Rust has the same problem
Rust’s iterator adapters face structurally similar constraints. iter().filter(pred).map(fn).sum() goes through scalar, element-at-a-time execution for the same fundamental reasons. The filter adapter returns an iterator that calls next() and checks the predicate per element. LLVM, the backend for both Rust and Clang, cannot vectorize this pattern in the general case.
Where Rust differs is in making batch-oriented alternatives idiomatic earlier. The chunks and windows iterators are part of the standard library and designed for batch processing. Crates like rayon provide parallel iterators that partition work across threads. The ecosystem pushes you toward thinking about data layout, which makes the gap between “elegant pipeline” and “fast pipeline” more visible earlier in development.
C++ has similar facilities, std::for_each with execution policies, std::transform_reduce, std::inclusive_scan, but they are less composable with the ranges pipeline model. The cultures are different even when the underlying constraint is the same.
What this means in practice
For most application code, none of this matters. If a filter pipeline runs once over a few thousand elements and is not in a hot path, the difference between a vectorized and scalar loop is noise. The expressiveness that ranges provide is worth the minor overhead in those cases.
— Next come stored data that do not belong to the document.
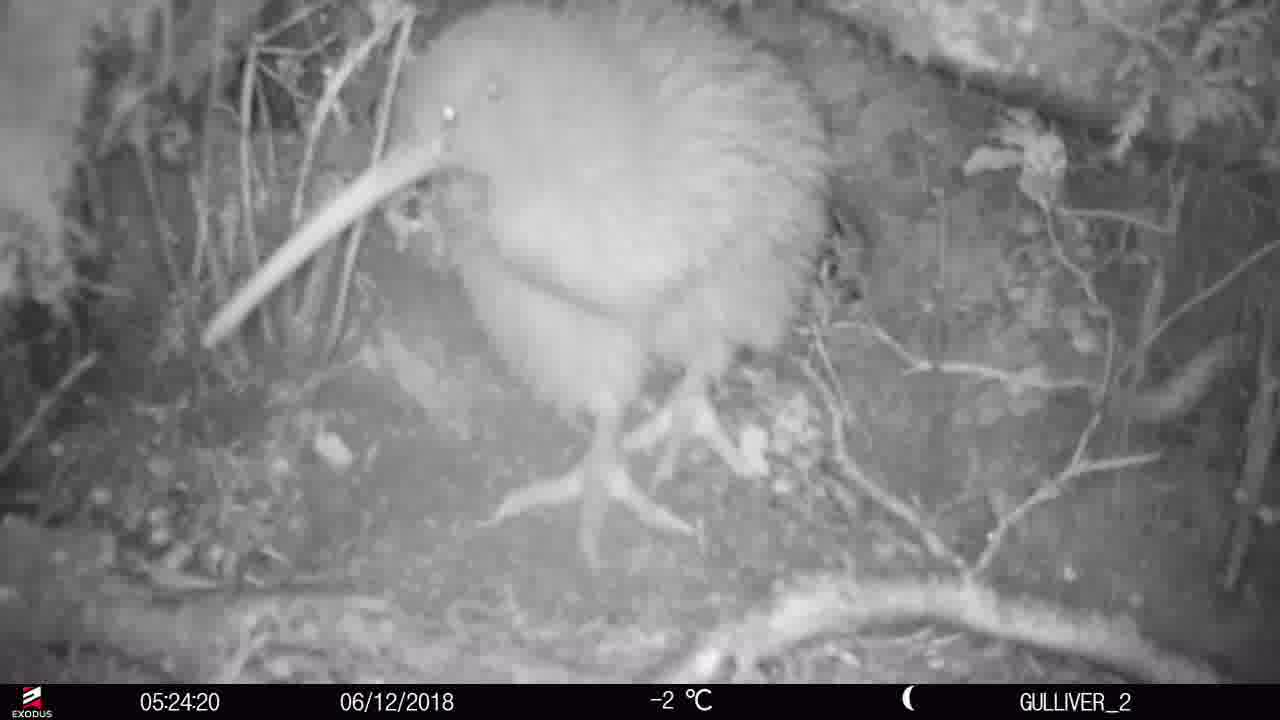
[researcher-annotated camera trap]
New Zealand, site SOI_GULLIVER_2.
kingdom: Animalia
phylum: Chordata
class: Aves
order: Apterygiformes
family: Apterygidae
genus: Apteryx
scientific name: Apteryx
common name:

Where it matters is in inner loops: image processing, signal processing, numerical kernels, anywhere you iterate over millions of elements multiple times per frame or per request. In those contexts, do not assume the elegant pipeline compiles to the efficient loop. The assembly output on Compiler Explorer with -O3 -march=native for a filter-based loop versus a raw loop over the same data is often immediately informative. The scalar instruction sequences for filter-based code stand out against the vectorized output for the equivalent raw loop.
Lemire’s benchmarks are a reminder that the zero-overhead abstraction claim comes with conditions. The overhead is real in filter-heavy pipelines, and knowing the mechanism, the iterator contract that makes filter inherently scalar, gives you a principled basis for choosing when the abstraction is worth it and when to materialize eagerly and process the result.